(Extracted information Opens)

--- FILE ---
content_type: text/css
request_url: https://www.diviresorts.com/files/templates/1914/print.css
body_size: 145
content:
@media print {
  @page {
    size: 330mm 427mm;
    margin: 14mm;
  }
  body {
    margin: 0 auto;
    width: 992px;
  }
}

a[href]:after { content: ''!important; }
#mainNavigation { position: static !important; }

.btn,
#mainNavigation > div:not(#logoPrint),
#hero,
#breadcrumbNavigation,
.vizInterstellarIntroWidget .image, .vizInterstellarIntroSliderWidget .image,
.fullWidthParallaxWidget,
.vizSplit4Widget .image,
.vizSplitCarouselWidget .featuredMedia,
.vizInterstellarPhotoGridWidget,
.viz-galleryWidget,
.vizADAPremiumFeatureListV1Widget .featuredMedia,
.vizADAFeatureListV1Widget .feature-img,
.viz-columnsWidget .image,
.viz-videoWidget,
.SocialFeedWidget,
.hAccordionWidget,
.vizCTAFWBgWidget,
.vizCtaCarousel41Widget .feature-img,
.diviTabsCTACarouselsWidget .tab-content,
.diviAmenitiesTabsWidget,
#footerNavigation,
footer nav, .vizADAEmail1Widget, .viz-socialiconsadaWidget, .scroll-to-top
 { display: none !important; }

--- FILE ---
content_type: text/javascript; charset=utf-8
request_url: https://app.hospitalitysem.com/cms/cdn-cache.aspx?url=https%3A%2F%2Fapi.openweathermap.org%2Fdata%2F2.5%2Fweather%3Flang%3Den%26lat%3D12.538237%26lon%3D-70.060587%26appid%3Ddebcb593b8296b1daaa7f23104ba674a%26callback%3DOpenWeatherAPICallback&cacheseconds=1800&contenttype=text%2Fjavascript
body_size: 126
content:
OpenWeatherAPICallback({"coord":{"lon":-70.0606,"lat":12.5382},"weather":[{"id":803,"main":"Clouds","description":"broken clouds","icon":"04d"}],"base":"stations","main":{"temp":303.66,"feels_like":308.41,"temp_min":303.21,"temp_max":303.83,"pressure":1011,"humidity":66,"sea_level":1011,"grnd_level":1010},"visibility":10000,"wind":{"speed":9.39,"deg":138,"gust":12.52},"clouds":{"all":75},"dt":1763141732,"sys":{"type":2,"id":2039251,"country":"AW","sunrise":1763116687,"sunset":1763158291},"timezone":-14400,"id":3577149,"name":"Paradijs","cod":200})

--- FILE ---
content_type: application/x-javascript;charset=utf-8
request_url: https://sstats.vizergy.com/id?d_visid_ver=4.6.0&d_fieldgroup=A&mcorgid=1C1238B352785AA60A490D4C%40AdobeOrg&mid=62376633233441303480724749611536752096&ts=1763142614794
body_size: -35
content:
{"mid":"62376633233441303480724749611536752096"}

(Extracted information Closes)
(Extracted information Opens)

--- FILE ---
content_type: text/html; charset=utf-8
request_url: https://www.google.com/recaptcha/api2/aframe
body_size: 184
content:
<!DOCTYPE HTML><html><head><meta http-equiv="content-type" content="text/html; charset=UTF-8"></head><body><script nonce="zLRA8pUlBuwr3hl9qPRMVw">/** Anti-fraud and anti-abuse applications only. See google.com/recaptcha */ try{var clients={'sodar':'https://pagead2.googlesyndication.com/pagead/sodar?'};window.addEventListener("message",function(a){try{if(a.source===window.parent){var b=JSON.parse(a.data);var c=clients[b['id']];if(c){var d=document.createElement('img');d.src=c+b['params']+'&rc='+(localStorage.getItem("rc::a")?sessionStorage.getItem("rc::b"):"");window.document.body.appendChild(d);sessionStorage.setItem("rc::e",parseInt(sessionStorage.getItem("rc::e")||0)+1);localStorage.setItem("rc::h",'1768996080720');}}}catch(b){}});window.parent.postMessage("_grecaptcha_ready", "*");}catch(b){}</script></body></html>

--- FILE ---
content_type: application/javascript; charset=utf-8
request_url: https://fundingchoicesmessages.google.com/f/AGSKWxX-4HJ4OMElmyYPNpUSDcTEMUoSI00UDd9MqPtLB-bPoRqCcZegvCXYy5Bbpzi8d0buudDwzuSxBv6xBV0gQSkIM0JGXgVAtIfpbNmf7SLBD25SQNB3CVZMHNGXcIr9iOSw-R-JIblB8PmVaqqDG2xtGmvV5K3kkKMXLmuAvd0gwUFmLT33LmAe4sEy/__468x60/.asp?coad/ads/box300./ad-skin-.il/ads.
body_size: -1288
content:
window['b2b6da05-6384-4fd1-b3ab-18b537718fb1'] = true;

(Extracted information Closes)

Problem to solve: From the data above, gather every line that includes the word "featuredMedia".

Answer for the task:
.vizSplitCarouselWidget .featuredMedia,
.vizADAPremiumFeatureListV1Widget .featuredMedia,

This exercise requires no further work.